JBER Army, Air Force academies partner on enlisted-leader development
Command Sgt. Maj. Cornelius Mack, commandant of the U.S. Army Alaska Noncommissioned Officer Academy on Joint Base Elmendorf-Richardson, left, a native of Sumter, S.C., and Chief Master Sgt. JJ Little, a native of Oklahoma City, commandant of the Professional Military Education Center on JBER, take a seat at the Joint Mobility Complex at JBER, Alaska, Dec. 16, 2013.

JOINT BASE ELMENDORF-RICHARDSON, Alaska -- Senior-enlisted leaders from the Army and Air Force's academies here recently formed a partnership signifying a commitment to developing well-rounded professionals that can successfully operate in any environment.

While it's the goal of noncommissioned officer academies to produce a tactically- and technically-proficient Corps, this partnership is different -- it reaches across the services.

At the Air Force's Enlisted Professional Military Education Center and the Army's Sgt. 1st Class Christopher R. Brevard Noncommissioned Officer Academy, young leaders will soon learn the tools of understanding joint capabilities and culture.

During a visit to Alaska earlier this year, Marine Corps Sgt. Maj. Bryan Battaglia, senior-enlisted advisor to the chairman, Joint Chiefs of Staff, initiated an ongoing discussion on pinpointing when junior leaders should receive enhanced joint education. Senior leadership throughout the Army, including the CJCS, the U.S. Army Sergeants Major Academy, as well as U.S. Army Alaska and U.S. Army Pacific senior leaders, support the joint familiarization initiative.

This evolving partnership at JBER was nearly a year in the making.

Command Sgt. Maj. Cornelius A. Mack arrived at the NCO Academy in February. As the new commandant, he and Air Force Chief Master Sgt. J.J. Little quickly got to work on bringing it to fruition. Mack and Little discussed how to develop strategic thinkers, young leaders with expertise in all levels of warfare, be it tactical, operational, or strategic. They looked at JBER's diversity, as well as its cultural differences between the services, concluding that as war fighters, there are things they both can improve upon.

This agreement symbolizes how each service component -- at every level of warfare -- contributes to a "rich heritage and unique capabilities" that NCOs will use in future complex and challenging environments, said Little, PME Center commandant. "We don't fight by ourselves. You're not going to find a conflict where any service is fighting alone. … We want to develop that relationship much earlier in their careers."

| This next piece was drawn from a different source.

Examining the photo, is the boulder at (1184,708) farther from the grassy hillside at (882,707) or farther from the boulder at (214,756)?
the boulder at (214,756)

Little had the opportunity to attend both the Army's Basic Noncommissioned Officer Course (now Advanced Leader Course) and the Marine Corps' Advanced Course, training that focuses on war fighting and leadership skills necessary for Marine gunnery sergeants to perform in various combat and non-combat roles. "It really opened my eyes as to how the Marine Corps does things," said Little.

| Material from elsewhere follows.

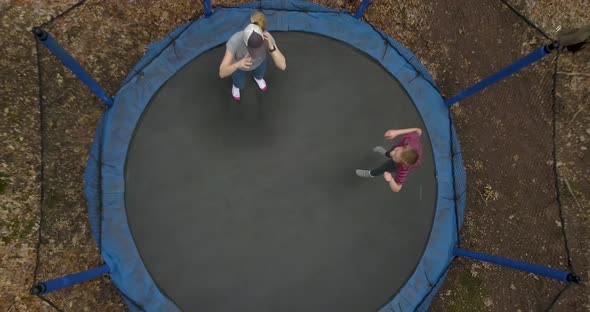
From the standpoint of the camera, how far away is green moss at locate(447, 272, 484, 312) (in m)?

He added that this is exactly the type of training both schools want to provide their troops. "We want to take the pinnacle of the Air Force and provide them the opportunity to experience a sister-service academy."

Class integration is expected to begin January 2014. The rotational cycle at the Airman Leadership School is six weeks, four weeks for the Warrior Leader Course. ALS reserved three slots for their Army counterparts: recent WLC graduates who placed on the Commandant's List, recommended by the NCO Academy. Three Airmen were also identified to attend WLC.

While three is the quota for now, said Mack, "we're looking to increase numbers over time."

The two service academies do share some similarities. While there is no field training exercise in ALS, just like WLC, there is a lot of classroom instruction -- an academic environment with much emphasis on leadership, management and communication.

Another shared aim amongst the joint community is realizing the strategic vision of the CJCS, "which drives joint-ness deeper, sooner in capability development, operational planning and leader development," said Little.

Mack said the goal is to develop cultural awareness in troops early in their careers, "so by the time they become senior leaders," he said, "they've already adapted to a joint culture, (the) differences in regulations, procedures and policy."

Both institutional competencies also hope to see an increase in merging operations in a joint environment.

"As time progresses, we hope to make both services better because we understand each other a lot better," said Mack. "There are things the Air Force may do that we can add to our arsenal, and vice-versa. Things we can do to make our Soldiers and Airmen more adaptive in a joint community."